* **Document excerpt**
☆ ☆ ☆

Pressure, temperature, salinity and fluorescence were measured with a Sea-Bird conductivity, temperature and depth instrument (CTD, SBE19plusV2, Sea-Bird Electronics, Inc.) attached 10 m above the plastic-enclosed bottom weight at the end of the Dyneema cable. Dissolved oxygen was measured by a polarographic membrane-type dissolved oxygen sensor attached to the CTD (SBE43, Sea-Bird Electronics, Inc.) and the factory calibration was used.

Samples for the determination of dissolved trace elements (DFe and DMn), major nutrients (nitrate, phosphate, silicate) and stable oxygen isotopes were analysed. At most locations (A, RATS2, B, RATS1, C, D and E; figure 1), 12 seawater samples were collected, although 6 to 7 samples were taken at shallower sampling sites (F, I, J and K). After return to the shore, samplers were transported into a trace metal clean overpressurized-container laboratory (class 100).

☆ ☆ ☆

* **Given data**
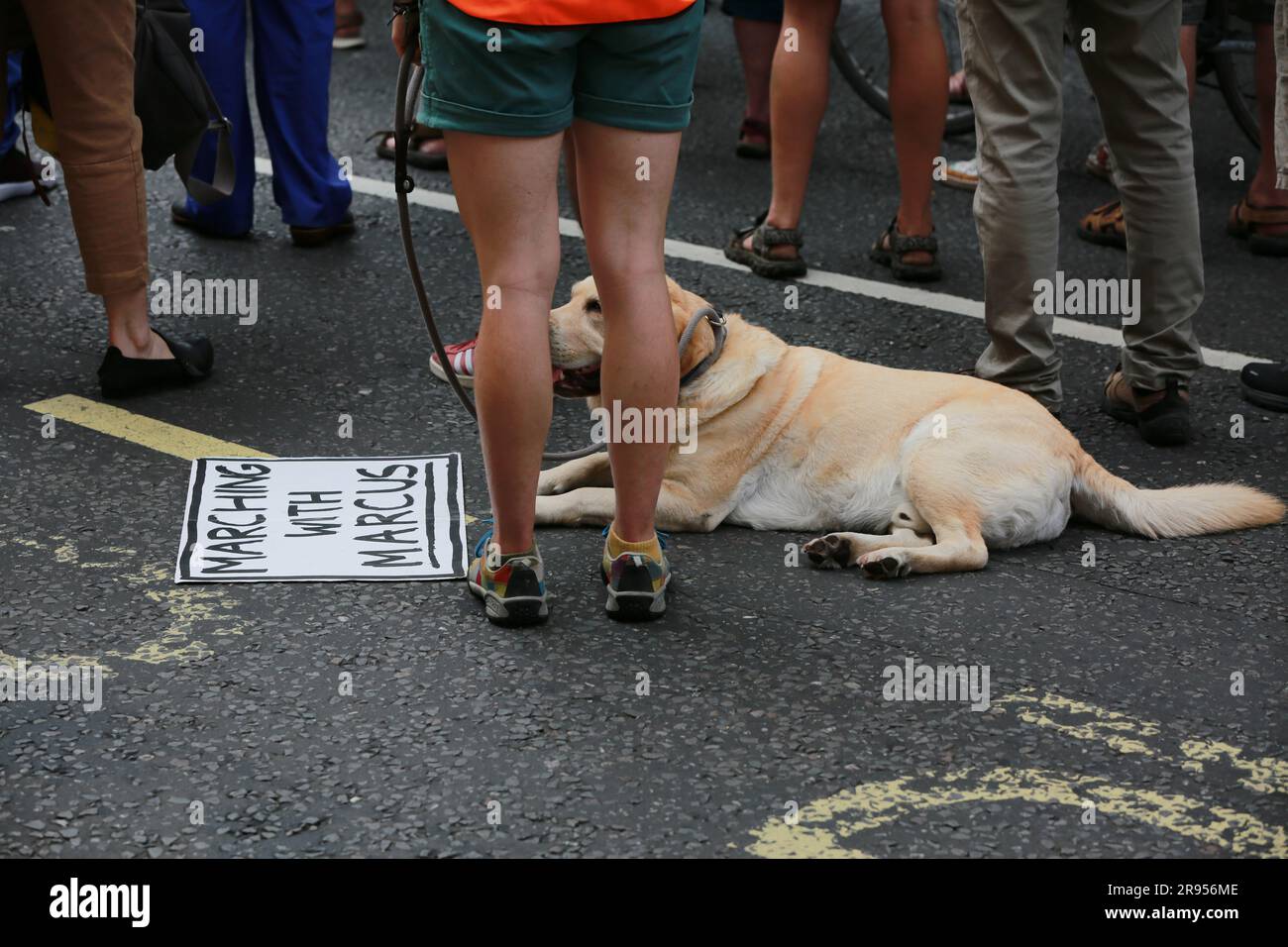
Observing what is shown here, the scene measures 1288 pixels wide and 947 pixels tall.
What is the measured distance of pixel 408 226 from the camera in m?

☆ ☆ ☆

* **Written problem 1**
Return the passage from the sampling methods excerpt starting at "Samples for the" and ending at "laboratory (class 100).".
* **Written problem 2**
Answer these questions from the sampling methods excerpt:
(a) How far above the bottom weight was the CTD attached?
(b) Which sensor model measured dissolved oxygen?
(c) How many seawater samples were collected at most locations?

* **Written response 1**
Samples for the determination of dissolved trace elements (DFe and DMn), major nutrients (nitrate, phosphate, silicate) and stable oxygen isotopes were analysed. At most locations (A, RATS2, B, RATS1, C, D and E; figure 1), 12 seawater samples were collected, although 6 to 7 samples were taken at shallower sampling sites (F, I, J and K). After return to the shore, samplers were transported into a trace metal clean overpressurized-container laboratory (class 100).

* **Written response 2**
(a) 10 m
(b) SBE43
(c) 12